◆ Stated exercise a ◆
Please reproduce every line of the records below exactly, covering all of them.

◆ Source extract ◆
--*--
In the Romance languages we also have different types of prepositions. E.g. in Spanish _delante de, enfrente de _etc ... are so called_ locuciones preposicionales_ while _de, a, sin, con, en, tras_ ... are simply _preposiciones_.  It's another question what is the origin/etymology of the "simple" prepositions from the point of view of Latin (or prae-Latin)...As to Hungarian, some actual case endings surely come from former postpositions, e.g.  -_ba/-be < *belé*_, _-ra/-re < *reá*._ This is not only a supposition or theory, but documented in ancient manuscripts.

Thus, when we are trying to categorise the prepositions/postpositions/case endings, it concerns only the actual "transient" stage of the given languages, not some absolute criteria which determine what can or cannot be/become semantically a preposition/postposition/case ending.


----------



## ThomasK

Thanks a lot for this clarification. But then: could we not say that even "transient" stages might substantiate in some way that some prepositions or prepositional meanings are younger or older than others? Does it then carry us too far to say that that might prove that some prepositions are more basic?

Like "under": it is not marked by suffixes in Hungarian, is it? Could that mean that it is at least "not of the same nature" as "on", not so basic as "on"? Of course, I quite admit that "under" must be an important preposition, semantically speaking, as the antonym of "on", but is it a coincidence that it consists of two syllables?

_I might add that this hypothesis is based on an experience. Someone using an abbreviation in Dutch, "a/d", which I interpreted as "aan de" (something like 'to the') and had not even thought of the other preposition "achter" --- whereas that is in fact part of a common expression "achter de rug [zijn]" ([to be] behind us, lit. behind the back). I did not think of "achter" here because "a/d" is so common as "aan de", and none ever thinks of "achter" here..._ That is how I came to think of a distinction like "basic" and "other" prepositions and then looked for observations that might substantiate that claim.


----------



## iezik

francisgranada said:


> _*Kivéve *_is a participle, literally it means something like "being taken out/off" (_except _is originally also a participle < Lat. _exceptus_). It seems to be a "quasi" preposition only when viewed from the English (or some IE-like) point of view. Otherwise many frequent expressions that precede the noun could be considered prepositions (in many languages, including the English).


Usually, there are some words with the usage different from other words in the language and are hard to classify.

English, *ago*, denoting past time, always after the noun phrase: ten years ago
Italian, *fa*, denoting past time, always after the noun phrase: dieci anni fa
Hungarian, *kivéve*, denoting exception, usually before the noun phrase: on a traffic sign, kivéve above, a picture of veicule type below
German, *entlang*, meaning "along", before or after the noun phrase: die Strasse entlang

Quirk et al treat _ago_ as adverb. I read several pages, this is the only such adverb always requiring phrase before it.

Treccani treats _fa_ as verb form. The is the only verb in present that I recall with such a usage in Italian.

Kenesei et al treat _kivéve_ as postposition and show only postpositional usage. Google pictures show only usage before a noun.

Duden proclaims _entlang_ to be preposition and shows both its positions.
--*--
◆ Material supplied ◆
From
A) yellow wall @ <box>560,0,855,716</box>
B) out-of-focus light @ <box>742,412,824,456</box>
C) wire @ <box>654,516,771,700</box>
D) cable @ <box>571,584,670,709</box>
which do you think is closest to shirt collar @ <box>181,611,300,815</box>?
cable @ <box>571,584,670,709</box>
--*--
◆ Stated exercise b ◆
Answer these questions from the forum thread on prepositions above:
(i) Which word is given as the origin of the Hungarian ending -ba/-be?
(ii) From which Latin word does English "except" come?
(iii) Which work treats Italian "fa" as a verb form?

◆ Reply a ◆
From
A) yellow wall @ <box>560,0,855,716</box>
B) out-of-focus light @ <box>742,412,824,456</box>
C) wire @ <box>654,516,771,700</box>
D) cable @ <box>571,584,670,709</box>
which do you think is closest to shirt collar @ <box>181,611,300,815</box>?
cable @ <box>571,584,670,709</box>

◆ Reply b ◆
(i) belé
(ii) exceptus
(iii) Treccani